Representatives of the cities and counties gathered at planning district headquarters to discuss funding and other matters involving the partnership.
Wythe County Administrator Billy Branson and Board of Supervisors Chairman Bobby Williams expressed doubt that the rest of the board would go along with joining on the basis of paying $1 per county resident. Wythe County recently launched its own countywide industrial development authority and hired an executive director for that.
"We've put money into industrial development," Branson said. "It's just how much can we put in?"
Branson also expressed concern about how partnership representatives would be appointed by participating localities. Representatives from each locality would include one named by the governing body, another by the local chamber of commerce and the third by the partnership itself.

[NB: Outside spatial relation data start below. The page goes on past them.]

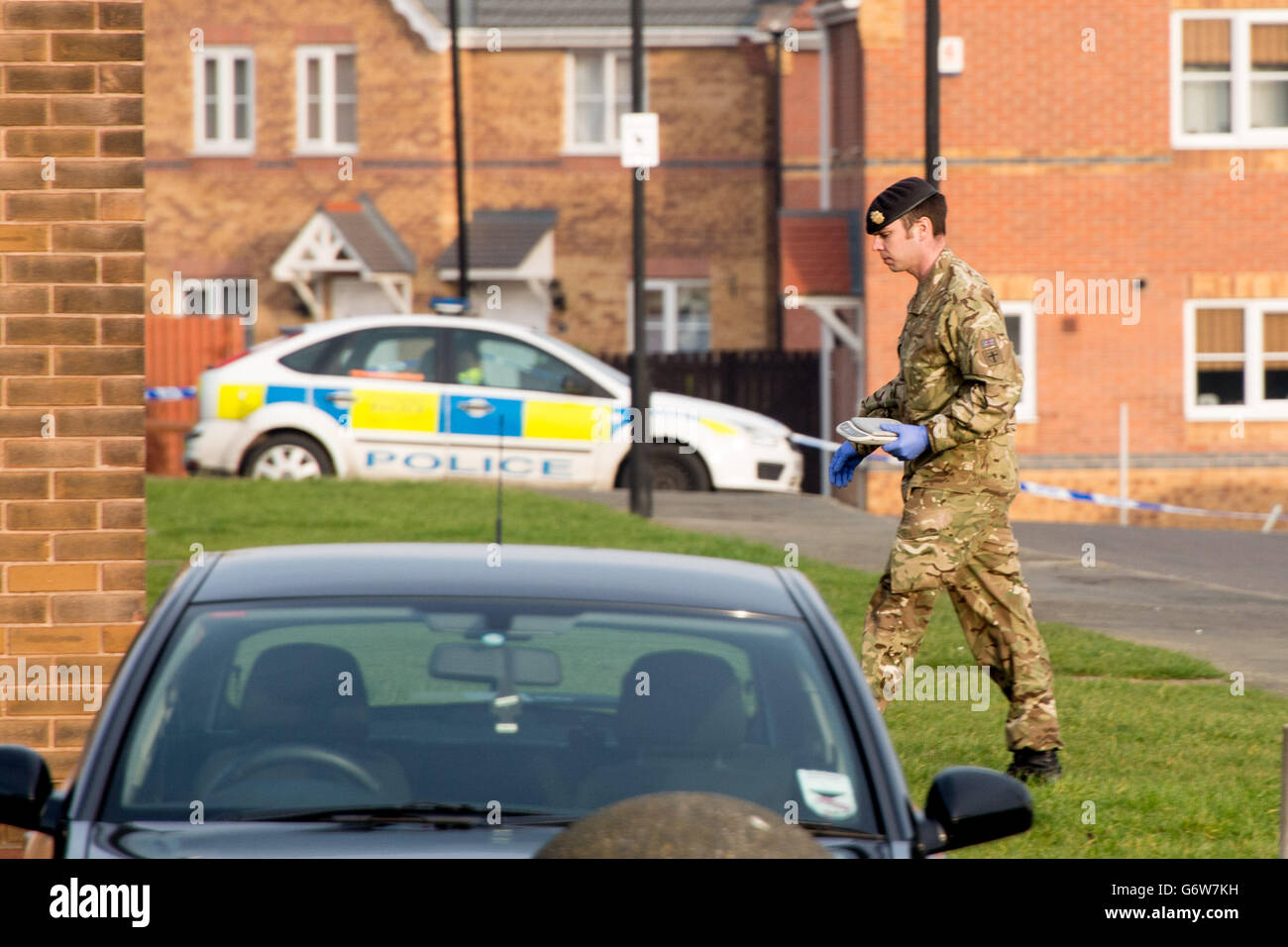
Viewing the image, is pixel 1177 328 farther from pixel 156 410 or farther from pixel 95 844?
pixel 95 844

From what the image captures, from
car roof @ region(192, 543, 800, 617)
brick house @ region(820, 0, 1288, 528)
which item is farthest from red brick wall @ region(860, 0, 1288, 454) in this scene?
car roof @ region(192, 543, 800, 617)

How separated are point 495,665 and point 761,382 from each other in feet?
78.1

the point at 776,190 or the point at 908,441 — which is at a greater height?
the point at 776,190

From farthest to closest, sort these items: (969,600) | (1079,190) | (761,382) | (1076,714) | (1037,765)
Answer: (761,382) → (1079,190) → (1076,714) → (1037,765) → (969,600)

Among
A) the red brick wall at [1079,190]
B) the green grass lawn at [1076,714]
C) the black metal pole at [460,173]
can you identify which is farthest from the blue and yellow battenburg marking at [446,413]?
the black metal pole at [460,173]

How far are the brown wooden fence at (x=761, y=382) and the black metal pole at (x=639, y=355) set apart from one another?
10371 millimetres

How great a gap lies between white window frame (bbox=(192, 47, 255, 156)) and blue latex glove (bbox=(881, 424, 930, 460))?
26.2 metres

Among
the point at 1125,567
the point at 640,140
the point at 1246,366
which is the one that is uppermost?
the point at 640,140

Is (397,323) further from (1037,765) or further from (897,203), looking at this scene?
(1037,765)

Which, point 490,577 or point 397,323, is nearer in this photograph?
point 490,577

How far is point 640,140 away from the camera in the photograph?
15930 mm

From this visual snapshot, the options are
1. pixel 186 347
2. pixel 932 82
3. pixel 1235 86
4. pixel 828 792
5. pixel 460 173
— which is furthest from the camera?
pixel 186 347

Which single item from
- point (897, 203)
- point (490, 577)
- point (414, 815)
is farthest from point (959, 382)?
point (414, 815)
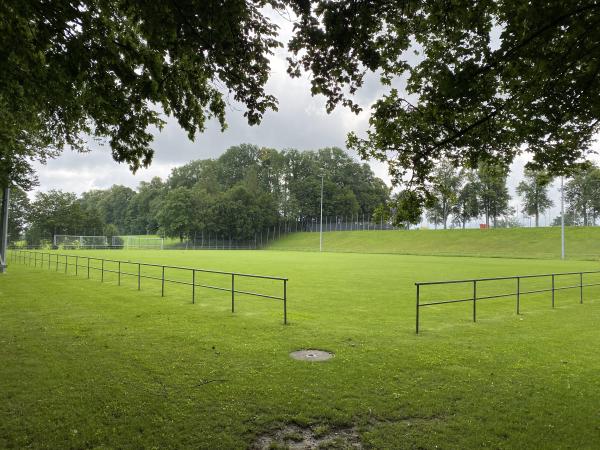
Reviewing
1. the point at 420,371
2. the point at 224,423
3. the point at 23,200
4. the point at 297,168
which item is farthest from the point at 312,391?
the point at 297,168

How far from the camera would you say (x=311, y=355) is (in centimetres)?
806

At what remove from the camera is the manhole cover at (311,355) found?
784cm

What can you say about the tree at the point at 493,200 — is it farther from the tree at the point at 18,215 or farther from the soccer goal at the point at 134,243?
the tree at the point at 18,215

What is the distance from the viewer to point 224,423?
5.05m

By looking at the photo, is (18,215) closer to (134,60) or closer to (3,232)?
(3,232)

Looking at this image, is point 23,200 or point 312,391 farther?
point 23,200

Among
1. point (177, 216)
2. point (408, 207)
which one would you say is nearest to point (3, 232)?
point (408, 207)

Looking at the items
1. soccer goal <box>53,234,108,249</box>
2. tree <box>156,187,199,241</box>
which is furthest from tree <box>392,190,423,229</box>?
tree <box>156,187,199,241</box>

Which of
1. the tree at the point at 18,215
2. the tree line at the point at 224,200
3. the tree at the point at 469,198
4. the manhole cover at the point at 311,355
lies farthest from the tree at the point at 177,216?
the manhole cover at the point at 311,355

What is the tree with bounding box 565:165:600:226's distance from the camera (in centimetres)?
8544

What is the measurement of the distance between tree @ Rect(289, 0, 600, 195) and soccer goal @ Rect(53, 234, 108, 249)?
75222 mm

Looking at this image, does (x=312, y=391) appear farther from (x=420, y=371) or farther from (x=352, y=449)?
(x=420, y=371)

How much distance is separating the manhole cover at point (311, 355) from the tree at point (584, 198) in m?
93.5

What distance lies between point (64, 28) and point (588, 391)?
914 centimetres
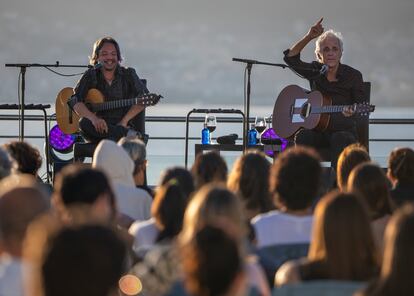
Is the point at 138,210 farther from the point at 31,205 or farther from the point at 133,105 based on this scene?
the point at 133,105

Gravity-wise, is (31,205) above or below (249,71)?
below

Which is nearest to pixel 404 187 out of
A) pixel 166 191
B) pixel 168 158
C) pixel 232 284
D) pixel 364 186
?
pixel 364 186

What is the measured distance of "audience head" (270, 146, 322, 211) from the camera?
12.2 ft

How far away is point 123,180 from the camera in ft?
16.2

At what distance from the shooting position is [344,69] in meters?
8.34

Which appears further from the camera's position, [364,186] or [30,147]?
[30,147]

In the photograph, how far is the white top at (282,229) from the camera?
3.64 m

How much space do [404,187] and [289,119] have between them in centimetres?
392

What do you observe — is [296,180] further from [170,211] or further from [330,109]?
[330,109]

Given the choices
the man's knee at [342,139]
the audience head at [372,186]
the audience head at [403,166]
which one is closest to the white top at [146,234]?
the audience head at [372,186]

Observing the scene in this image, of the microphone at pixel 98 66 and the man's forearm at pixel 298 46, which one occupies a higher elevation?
the man's forearm at pixel 298 46

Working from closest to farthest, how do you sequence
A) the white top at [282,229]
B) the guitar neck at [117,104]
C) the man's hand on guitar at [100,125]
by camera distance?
the white top at [282,229] → the man's hand on guitar at [100,125] → the guitar neck at [117,104]

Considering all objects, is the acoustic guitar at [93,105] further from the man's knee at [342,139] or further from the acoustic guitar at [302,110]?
the man's knee at [342,139]

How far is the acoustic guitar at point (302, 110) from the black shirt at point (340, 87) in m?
0.07
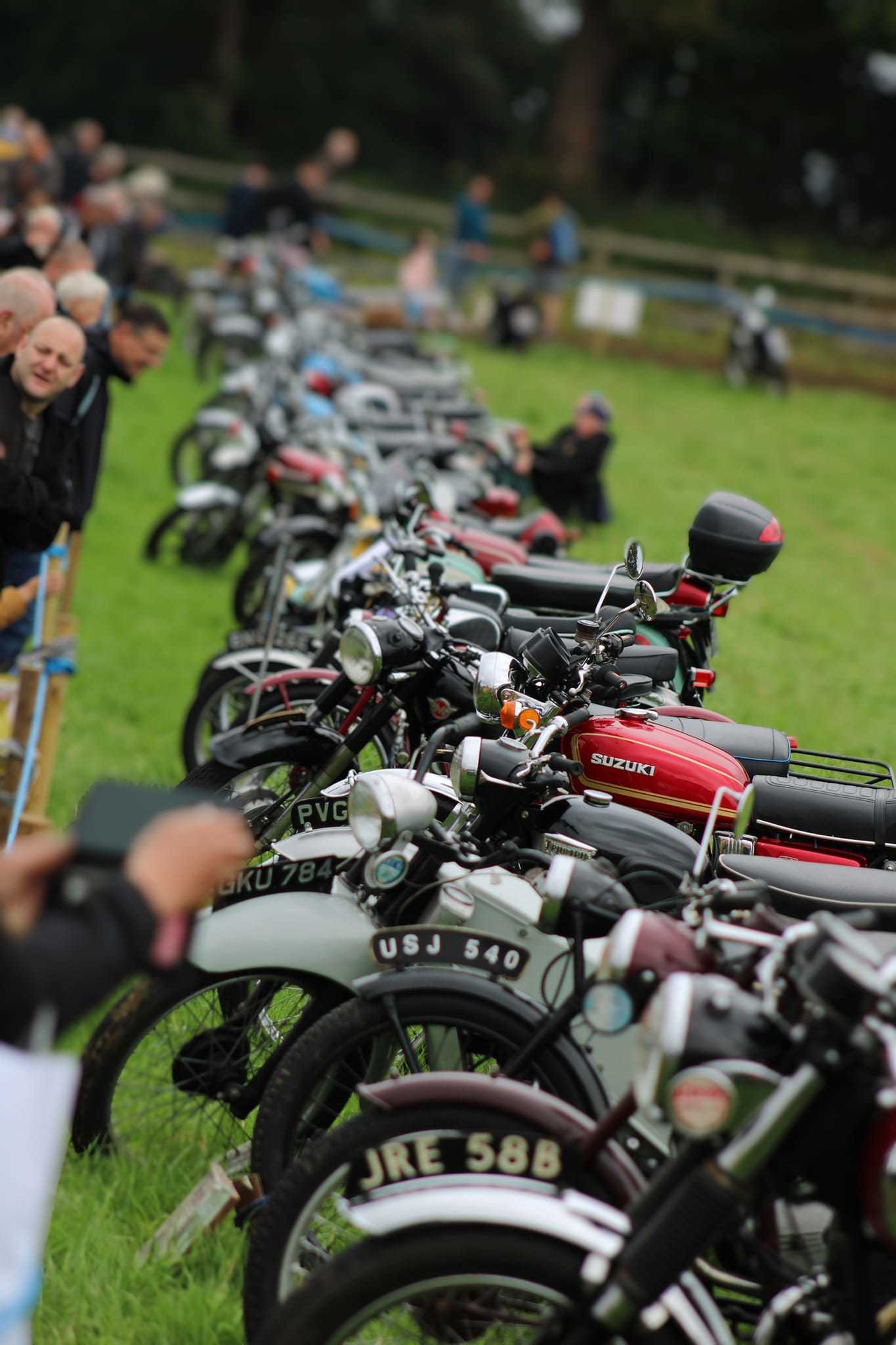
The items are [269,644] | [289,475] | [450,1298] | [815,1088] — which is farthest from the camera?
[289,475]

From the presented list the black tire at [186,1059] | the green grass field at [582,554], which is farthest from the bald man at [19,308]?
the black tire at [186,1059]

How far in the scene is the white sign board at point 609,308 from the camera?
19469mm

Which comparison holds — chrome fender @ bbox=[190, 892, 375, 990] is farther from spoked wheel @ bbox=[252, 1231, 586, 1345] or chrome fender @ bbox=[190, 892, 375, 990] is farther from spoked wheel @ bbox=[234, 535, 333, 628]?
spoked wheel @ bbox=[234, 535, 333, 628]

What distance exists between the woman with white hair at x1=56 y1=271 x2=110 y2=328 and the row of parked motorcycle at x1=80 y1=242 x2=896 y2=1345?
2.23 meters

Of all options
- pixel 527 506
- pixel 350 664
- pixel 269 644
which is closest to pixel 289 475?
pixel 269 644

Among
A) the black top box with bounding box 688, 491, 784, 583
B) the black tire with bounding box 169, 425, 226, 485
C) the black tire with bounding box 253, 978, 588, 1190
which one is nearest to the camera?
the black tire with bounding box 253, 978, 588, 1190

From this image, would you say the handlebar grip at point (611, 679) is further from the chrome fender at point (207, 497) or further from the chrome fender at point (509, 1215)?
the chrome fender at point (207, 497)

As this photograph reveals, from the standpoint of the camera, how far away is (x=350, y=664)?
392 centimetres

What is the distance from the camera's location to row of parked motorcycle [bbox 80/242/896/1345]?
7.23 ft

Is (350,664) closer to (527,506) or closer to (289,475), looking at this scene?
(289,475)

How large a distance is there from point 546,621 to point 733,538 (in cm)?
74

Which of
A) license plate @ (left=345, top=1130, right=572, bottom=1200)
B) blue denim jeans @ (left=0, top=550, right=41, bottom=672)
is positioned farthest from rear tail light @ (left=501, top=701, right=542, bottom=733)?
blue denim jeans @ (left=0, top=550, right=41, bottom=672)

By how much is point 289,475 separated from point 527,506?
3102 mm

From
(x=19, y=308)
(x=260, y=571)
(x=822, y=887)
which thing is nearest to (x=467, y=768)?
(x=822, y=887)
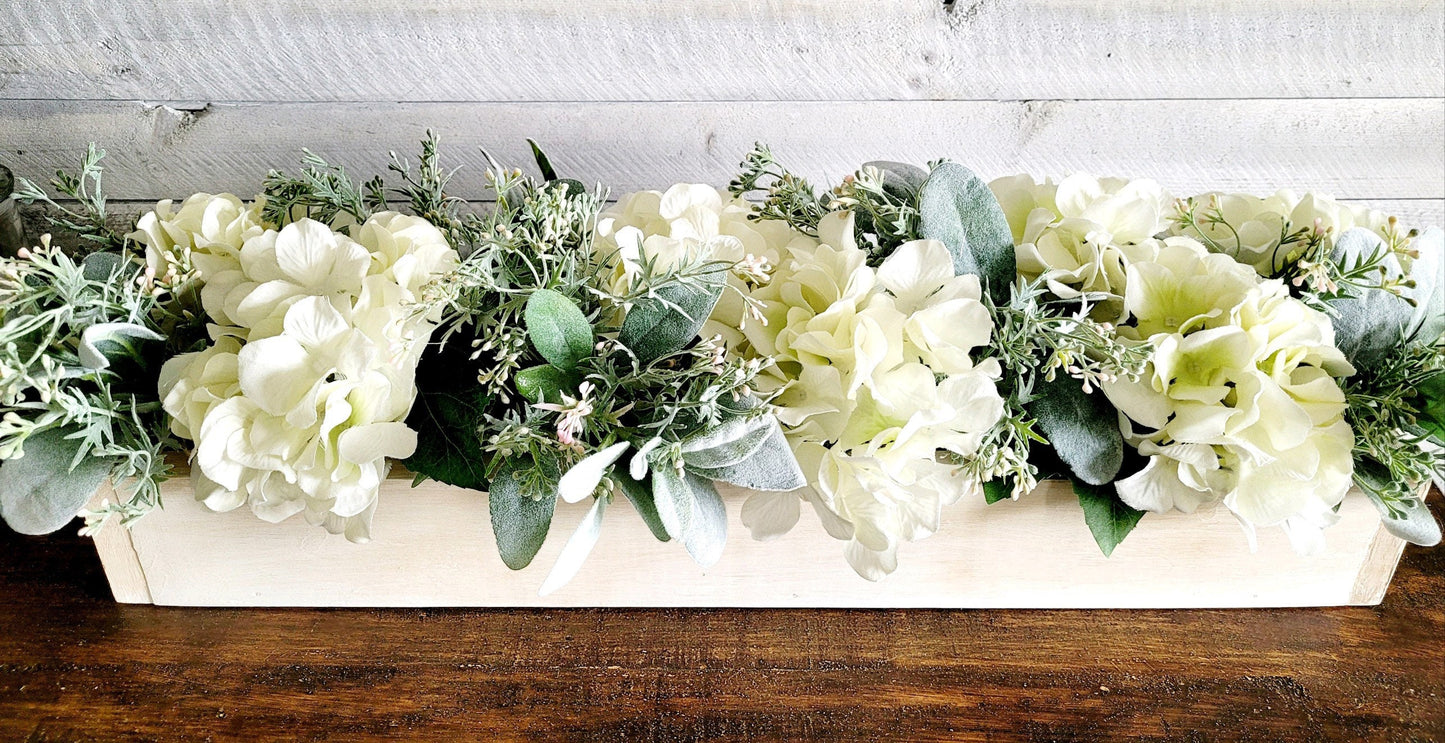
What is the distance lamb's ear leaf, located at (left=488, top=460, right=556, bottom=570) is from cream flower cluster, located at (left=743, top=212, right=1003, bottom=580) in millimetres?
150

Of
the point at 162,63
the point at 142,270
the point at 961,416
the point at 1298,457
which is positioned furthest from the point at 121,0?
the point at 1298,457

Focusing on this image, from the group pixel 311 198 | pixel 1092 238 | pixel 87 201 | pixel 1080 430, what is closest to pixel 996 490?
pixel 1080 430

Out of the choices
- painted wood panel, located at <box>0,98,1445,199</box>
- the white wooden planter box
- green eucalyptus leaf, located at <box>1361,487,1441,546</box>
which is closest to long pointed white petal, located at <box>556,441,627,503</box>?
the white wooden planter box

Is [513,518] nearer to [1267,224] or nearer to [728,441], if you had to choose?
[728,441]


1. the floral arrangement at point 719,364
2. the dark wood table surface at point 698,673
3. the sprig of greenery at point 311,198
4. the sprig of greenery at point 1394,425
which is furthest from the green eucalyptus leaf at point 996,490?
the sprig of greenery at point 311,198

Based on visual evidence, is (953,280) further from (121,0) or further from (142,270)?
(121,0)

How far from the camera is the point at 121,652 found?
563 mm

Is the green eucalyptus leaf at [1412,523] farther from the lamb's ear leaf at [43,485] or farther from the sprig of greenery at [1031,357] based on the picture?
the lamb's ear leaf at [43,485]

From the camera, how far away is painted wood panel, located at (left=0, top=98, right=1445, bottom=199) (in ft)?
2.29

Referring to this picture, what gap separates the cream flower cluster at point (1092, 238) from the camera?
53 cm

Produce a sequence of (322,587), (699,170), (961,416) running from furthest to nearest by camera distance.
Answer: (699,170)
(322,587)
(961,416)

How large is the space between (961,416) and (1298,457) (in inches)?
8.0

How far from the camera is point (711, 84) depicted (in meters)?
0.70

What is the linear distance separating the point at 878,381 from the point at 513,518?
21 centimetres
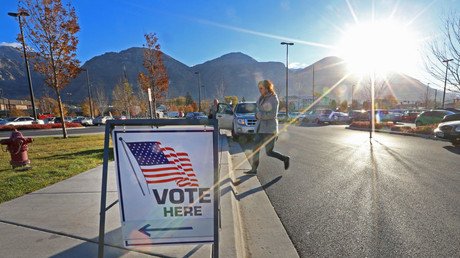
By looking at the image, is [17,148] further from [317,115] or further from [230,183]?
[317,115]

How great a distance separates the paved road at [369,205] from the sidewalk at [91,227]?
0.30 meters

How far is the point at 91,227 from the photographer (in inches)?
123

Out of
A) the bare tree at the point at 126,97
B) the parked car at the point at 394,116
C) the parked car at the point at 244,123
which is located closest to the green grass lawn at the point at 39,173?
the parked car at the point at 244,123

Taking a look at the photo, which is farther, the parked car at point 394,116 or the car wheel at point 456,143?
the parked car at point 394,116

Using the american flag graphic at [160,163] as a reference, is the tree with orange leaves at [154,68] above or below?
above

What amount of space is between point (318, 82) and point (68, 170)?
17679 cm

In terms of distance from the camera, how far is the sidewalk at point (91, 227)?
2.59m

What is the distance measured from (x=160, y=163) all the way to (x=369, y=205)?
10.9 feet

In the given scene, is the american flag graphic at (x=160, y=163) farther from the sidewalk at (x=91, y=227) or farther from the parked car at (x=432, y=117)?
the parked car at (x=432, y=117)

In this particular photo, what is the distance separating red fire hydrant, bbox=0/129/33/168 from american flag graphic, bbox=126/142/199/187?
18.6ft

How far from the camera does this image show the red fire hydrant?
6043 mm

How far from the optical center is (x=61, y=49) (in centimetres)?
1309

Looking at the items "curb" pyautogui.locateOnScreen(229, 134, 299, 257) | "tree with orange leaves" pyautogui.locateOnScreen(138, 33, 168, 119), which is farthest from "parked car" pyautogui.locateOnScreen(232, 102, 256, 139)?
"tree with orange leaves" pyautogui.locateOnScreen(138, 33, 168, 119)

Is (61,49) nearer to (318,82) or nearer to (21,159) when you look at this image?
(21,159)
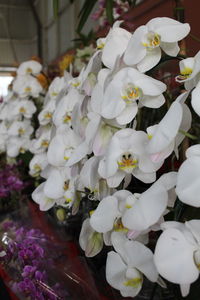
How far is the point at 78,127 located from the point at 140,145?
0.17 metres

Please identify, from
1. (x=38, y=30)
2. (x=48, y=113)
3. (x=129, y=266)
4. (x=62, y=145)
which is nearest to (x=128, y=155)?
(x=129, y=266)

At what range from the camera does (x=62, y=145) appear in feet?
2.02

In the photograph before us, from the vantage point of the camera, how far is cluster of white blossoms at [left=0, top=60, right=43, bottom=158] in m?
1.16

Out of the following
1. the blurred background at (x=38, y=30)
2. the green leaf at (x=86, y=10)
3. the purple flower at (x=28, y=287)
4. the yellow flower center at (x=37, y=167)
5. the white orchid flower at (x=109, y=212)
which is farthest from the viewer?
the blurred background at (x=38, y=30)

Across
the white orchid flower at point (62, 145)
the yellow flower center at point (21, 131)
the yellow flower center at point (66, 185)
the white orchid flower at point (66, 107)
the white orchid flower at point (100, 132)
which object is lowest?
the yellow flower center at point (21, 131)

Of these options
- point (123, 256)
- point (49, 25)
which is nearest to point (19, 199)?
point (123, 256)

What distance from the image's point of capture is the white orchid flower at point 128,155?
1.30ft

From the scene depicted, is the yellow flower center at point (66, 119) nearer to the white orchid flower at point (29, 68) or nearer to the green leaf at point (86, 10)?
the green leaf at point (86, 10)

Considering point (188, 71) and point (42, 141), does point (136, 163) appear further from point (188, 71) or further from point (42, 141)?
point (42, 141)

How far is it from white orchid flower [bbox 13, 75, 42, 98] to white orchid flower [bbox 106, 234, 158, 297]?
2.75ft

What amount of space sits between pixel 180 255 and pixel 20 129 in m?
0.94

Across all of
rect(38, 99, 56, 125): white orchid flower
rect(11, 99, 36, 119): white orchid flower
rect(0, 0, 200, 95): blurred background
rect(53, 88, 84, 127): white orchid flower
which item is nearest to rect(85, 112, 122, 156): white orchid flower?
rect(53, 88, 84, 127): white orchid flower

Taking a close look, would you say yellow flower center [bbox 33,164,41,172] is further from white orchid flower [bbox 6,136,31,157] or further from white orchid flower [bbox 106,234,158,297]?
white orchid flower [bbox 106,234,158,297]

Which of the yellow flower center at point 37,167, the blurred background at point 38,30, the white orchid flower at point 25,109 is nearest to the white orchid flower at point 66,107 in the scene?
the yellow flower center at point 37,167
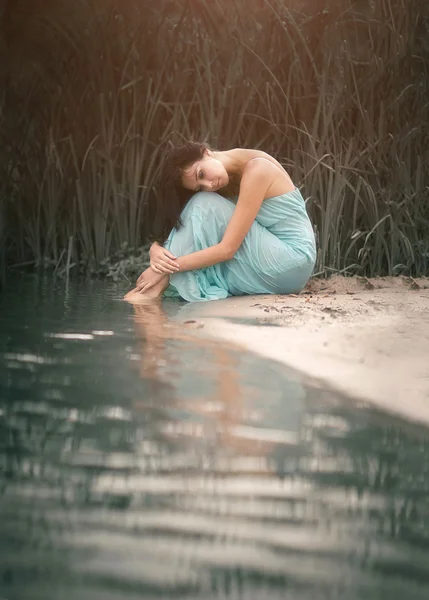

Branson suggested that local industrial development authorities name that third representative. Assistant Carroll County Administrator Billy Mitchell, who has been working with the partnership, agreed to take that suggestion back to the board for further discussion.
Mitchell said that reducing the funding level to 50 cents per capita would finance "a telephone and an office, basically." He said participating localities would be asked to fund the partnership at $1 per capita for three years, the minimum time for which it could expect to attract competent applicants for the job of executive director.
He said the partnership would be competing for industry with other marketing organizations funded at the $1 per capita level or higher, and "we don't want to drive a Model T when the others are driving Cadillacs."
"You don't want to drive a Cadillac if you can't put gas in it, either," Branson said.
Mitchell said Wythe County is needed for the partnership. He said it would be hard to solicit private financial support there if the governing body was not supporting the agency.
Smyth County Administrator Marvin Perry said the $1 per capita was not an unreasonable figure to give the partnership a fair chance of succeeding in attracting industry. After three years, he said, the local governments could evaluate it to see if they felt they were getting their money's worth.
Tom Taylor, executive director of the Mount Rogers Planning District Commission, said a way to market the region has been needed and it would be to the partnership's benefit to do whatever is necessary to get all the localities to buy in.
It would not only hurt fund-raising, he said, but it would affect the image being presented outside the region. "If we aren't all participating, we've sown the seeds for our own destruction."